* **Your task**:
Can you output every one of the rows below as a numbered list, dropping the blank lines?

[Collected data]

________________

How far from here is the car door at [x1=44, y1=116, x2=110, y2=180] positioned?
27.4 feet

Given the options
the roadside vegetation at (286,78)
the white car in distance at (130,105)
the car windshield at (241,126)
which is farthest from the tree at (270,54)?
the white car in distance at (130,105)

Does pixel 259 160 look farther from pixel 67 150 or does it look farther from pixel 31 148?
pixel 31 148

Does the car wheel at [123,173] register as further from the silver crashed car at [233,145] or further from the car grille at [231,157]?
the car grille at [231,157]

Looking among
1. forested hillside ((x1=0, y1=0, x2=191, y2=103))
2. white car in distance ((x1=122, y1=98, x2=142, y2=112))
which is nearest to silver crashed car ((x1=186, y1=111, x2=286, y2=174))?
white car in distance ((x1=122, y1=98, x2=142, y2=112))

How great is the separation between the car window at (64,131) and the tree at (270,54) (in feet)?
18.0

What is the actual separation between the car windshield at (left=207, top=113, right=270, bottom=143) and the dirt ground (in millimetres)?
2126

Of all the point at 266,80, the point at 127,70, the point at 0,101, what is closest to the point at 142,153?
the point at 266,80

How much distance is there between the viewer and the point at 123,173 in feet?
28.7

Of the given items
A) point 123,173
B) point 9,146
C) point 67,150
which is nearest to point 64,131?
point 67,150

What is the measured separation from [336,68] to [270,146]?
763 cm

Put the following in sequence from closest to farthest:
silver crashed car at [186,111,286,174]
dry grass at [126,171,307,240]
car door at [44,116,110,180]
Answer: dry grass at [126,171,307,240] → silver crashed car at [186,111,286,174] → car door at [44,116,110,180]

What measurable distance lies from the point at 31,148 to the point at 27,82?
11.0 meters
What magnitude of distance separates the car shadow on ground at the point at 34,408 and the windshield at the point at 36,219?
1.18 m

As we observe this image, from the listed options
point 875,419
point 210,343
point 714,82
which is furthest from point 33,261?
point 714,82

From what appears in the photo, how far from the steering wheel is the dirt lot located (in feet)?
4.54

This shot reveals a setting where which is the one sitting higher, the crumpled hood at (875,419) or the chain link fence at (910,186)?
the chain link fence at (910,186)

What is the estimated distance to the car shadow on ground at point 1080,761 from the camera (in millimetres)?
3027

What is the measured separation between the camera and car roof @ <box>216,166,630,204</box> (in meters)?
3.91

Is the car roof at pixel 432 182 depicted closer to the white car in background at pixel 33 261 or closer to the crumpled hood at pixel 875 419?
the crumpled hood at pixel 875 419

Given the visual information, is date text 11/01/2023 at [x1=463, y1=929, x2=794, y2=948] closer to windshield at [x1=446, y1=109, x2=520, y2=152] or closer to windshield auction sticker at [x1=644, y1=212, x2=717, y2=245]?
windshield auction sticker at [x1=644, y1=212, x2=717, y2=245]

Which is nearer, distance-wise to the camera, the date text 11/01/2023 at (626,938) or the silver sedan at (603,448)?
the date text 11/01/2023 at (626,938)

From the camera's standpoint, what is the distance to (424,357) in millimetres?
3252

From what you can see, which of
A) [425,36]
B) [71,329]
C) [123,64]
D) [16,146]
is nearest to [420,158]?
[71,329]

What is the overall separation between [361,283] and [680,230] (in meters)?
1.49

________________

* **Written reply**:
1. How far from here is the car door at [x1=44, y1=116, x2=110, y2=180] positioned?
2. 27.4 feet
3. Given the options
4. the roadside vegetation at (286,78)
5. the white car in distance at (130,105)
6. the car windshield at (241,126)
7. which is farthest from the tree at (270,54)?
8. the white car in distance at (130,105)
9. Does pixel 259 160 look farther from pixel 67 150 or does it look farther from pixel 31 148?
10. pixel 31 148
11. Does the car wheel at [123,173] register as further from the silver crashed car at [233,145] or further from the car grille at [231,157]?
12. the car grille at [231,157]
13. Looking among
14. 1. forested hillside ((x1=0, y1=0, x2=191, y2=103))
15. 2. white car in distance ((x1=122, y1=98, x2=142, y2=112))
16. which is nearest to silver crashed car ((x1=186, y1=111, x2=286, y2=174))?
17. white car in distance ((x1=122, y1=98, x2=142, y2=112))
18. How great is the separation between the car window at (64,131) and the tree at (270,54) (in feet)?
19. 18.0
20. What is the actual separation between the car windshield at (left=207, top=113, right=270, bottom=143) and the dirt ground (in millimetres)?
21. 2126
22. Of all the point at 266,80, the point at 127,70, the point at 0,101, what is closest to the point at 142,153?
23. the point at 266,80
24. How much distance is there between the viewer and the point at 123,173 in feet?
25. 28.7
26. Of the given items
27. A) point 123,173
28. B) point 9,146
29. C) point 67,150
30. which is nearest to point 64,131?
31. point 67,150
32. What is the measured separation from [336,68] to [270,146]?
33. 763 cm
34. Put the following in sequence from closest to farthest:
35. silver crashed car at [186,111,286,174]
36. dry grass at [126,171,307,240]
37. car door at [44,116,110,180]
38. Answer: dry grass at [126,171,307,240] → silver crashed car at [186,111,286,174] → car door at [44,116,110,180]
39. What measurable distance lies from the point at 31,148 to the point at 27,82?
40. 11.0 meters
41. What magnitude of distance separates the car shadow on ground at the point at 34,408 and the windshield at the point at 36,219?
42. 1.18 m
43. As we observe this image, from the listed options
44. point 875,419
45. point 210,343
46. point 714,82
47. which is furthest from point 33,261?
48. point 714,82
49. From what appears in the photo, how far from the steering wheel is the dirt lot located (in feet)?
50. 4.54
51. This shot reveals a setting where which is the one sitting higher, the crumpled hood at (875,419) or the chain link fence at (910,186)?
52. the chain link fence at (910,186)
53. What is the estimated distance to the car shadow on ground at point 1080,761 from the camera (in millimetres)?
54. 3027
55. What is the measured separation between the camera and car roof @ <box>216,166,630,204</box> (in meters)?
56. 3.91
57. Is the car roof at pixel 432 182 depicted closer to the white car in background at pixel 33 261 or closer to the crumpled hood at pixel 875 419?
58. the crumpled hood at pixel 875 419
59. Given the visual information, is date text 11/01/2023 at [x1=463, y1=929, x2=794, y2=948] closer to windshield at [x1=446, y1=109, x2=520, y2=152] or closer to windshield auction sticker at [x1=644, y1=212, x2=717, y2=245]?
60. windshield auction sticker at [x1=644, y1=212, x2=717, y2=245]
61. Which is nearer, distance-wise to the camera, the date text 11/01/2023 at (626,938) or the silver sedan at (603,448)?
62. the date text 11/01/2023 at (626,938)
63. From the camera's standpoint, what is the distance to (424,357) in millimetres?
64. 3252
65. From what you can see, which of
66. A) [425,36]
67. B) [71,329]
68. C) [123,64]
69. D) [16,146]
70. is nearest to [420,158]?
71. [71,329]
72. What is the overall separation between [361,283] and [680,230] (in meters)?
73. 1.49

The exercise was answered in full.